> Input records
● ● ●
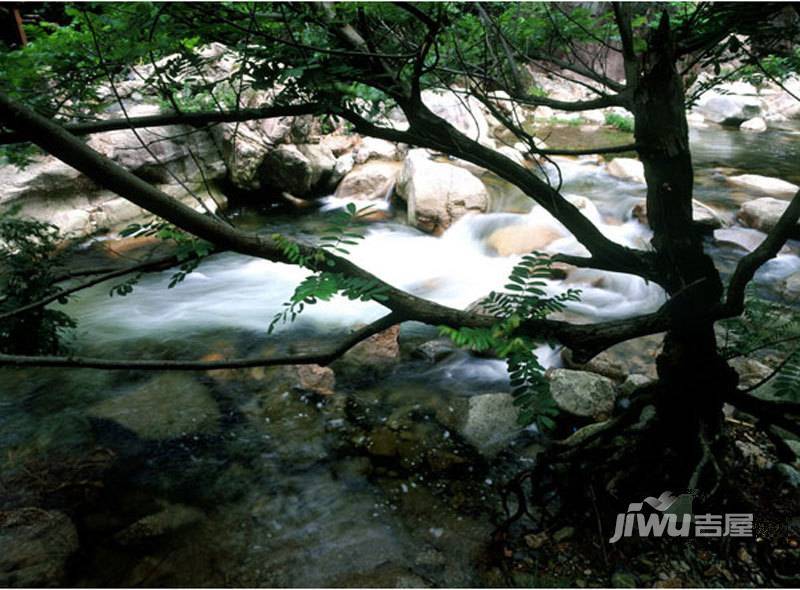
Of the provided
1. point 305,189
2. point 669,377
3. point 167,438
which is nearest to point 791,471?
point 669,377

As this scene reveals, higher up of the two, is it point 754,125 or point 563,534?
point 754,125

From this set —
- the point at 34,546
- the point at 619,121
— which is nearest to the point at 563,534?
the point at 34,546

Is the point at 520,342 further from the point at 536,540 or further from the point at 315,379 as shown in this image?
the point at 315,379

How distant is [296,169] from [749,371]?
10037mm

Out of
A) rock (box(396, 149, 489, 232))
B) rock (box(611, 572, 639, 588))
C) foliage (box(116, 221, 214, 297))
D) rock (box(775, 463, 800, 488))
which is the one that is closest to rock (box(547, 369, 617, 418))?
rock (box(775, 463, 800, 488))

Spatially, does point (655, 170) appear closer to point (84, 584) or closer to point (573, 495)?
point (573, 495)

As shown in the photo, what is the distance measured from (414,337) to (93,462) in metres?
3.77

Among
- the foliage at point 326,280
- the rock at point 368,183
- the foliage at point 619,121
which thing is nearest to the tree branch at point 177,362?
the foliage at point 326,280

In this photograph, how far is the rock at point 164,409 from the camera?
4.74 m

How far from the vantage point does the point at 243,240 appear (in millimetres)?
2141

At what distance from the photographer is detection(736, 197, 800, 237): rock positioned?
9.67 metres

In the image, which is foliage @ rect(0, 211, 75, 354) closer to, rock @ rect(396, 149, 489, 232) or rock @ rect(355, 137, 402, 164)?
rock @ rect(396, 149, 489, 232)

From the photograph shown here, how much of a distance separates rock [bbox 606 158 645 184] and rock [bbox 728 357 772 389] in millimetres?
8470

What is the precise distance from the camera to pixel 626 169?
1339 centimetres
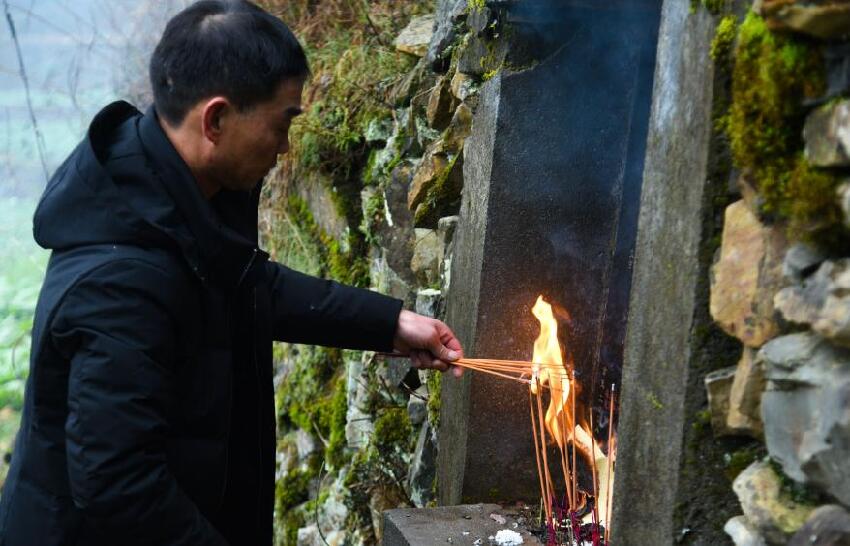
● ● ●
Put all the lines above into a numbered list, skipping blank lines and leaving out the pictures.

> Exercise result
1. Of the provided
2. 1. point 305,189
3. 2. point 669,377
4. 3. point 167,438
5. which is nearest to point 791,471?
6. point 669,377
7. As this scene reveals, higher up of the two, is it point 754,125 or point 563,534?
8. point 754,125
9. From this set —
10. - the point at 34,546
11. - the point at 619,121
12. — which is nearest to the point at 563,534?
13. the point at 34,546
14. Is the point at 520,342 further from the point at 536,540 or further from the point at 315,379 as shown in this image?
15. the point at 315,379
16. How distant is [296,169] from [749,371]?
17. 10037mm
18. Out of
19. A) rock (box(396, 149, 489, 232))
20. B) rock (box(611, 572, 639, 588))
21. C) foliage (box(116, 221, 214, 297))
22. D) rock (box(775, 463, 800, 488))
23. which is the one that is closest to rock (box(547, 369, 617, 418))?
24. rock (box(775, 463, 800, 488))
25. Spatially, does point (655, 170) appear closer to point (84, 584) or closer to point (573, 495)?
26. point (573, 495)
27. As shown in the photo, what is the distance measured from (414,337) to (93,462) in metres?
28. 3.77
29. Among
30. - the foliage at point 326,280
31. - the rock at point 368,183
32. - the foliage at point 619,121
33. which thing is nearest to the tree branch at point 177,362?
34. the foliage at point 326,280
35. In this photograph, how far is the rock at point 164,409 from the camera?
36. 4.74 m
37. How far from the vantage point does the point at 243,240 appear (in millimetres)?
38. 2141
39. At what distance from the photographer is detection(736, 197, 800, 237): rock positioned?
40. 9.67 metres
41. In the image, which is foliage @ rect(0, 211, 75, 354) closer to, rock @ rect(396, 149, 489, 232) or rock @ rect(355, 137, 402, 164)?
42. rock @ rect(396, 149, 489, 232)
43. From the photograph shown here, how much of a distance separates rock [bbox 606 158 645 184] and rock [bbox 728 357 772 389] in millimetres?
44. 8470
45. What is the precise distance from the camera to pixel 626 169?
46. 1339 centimetres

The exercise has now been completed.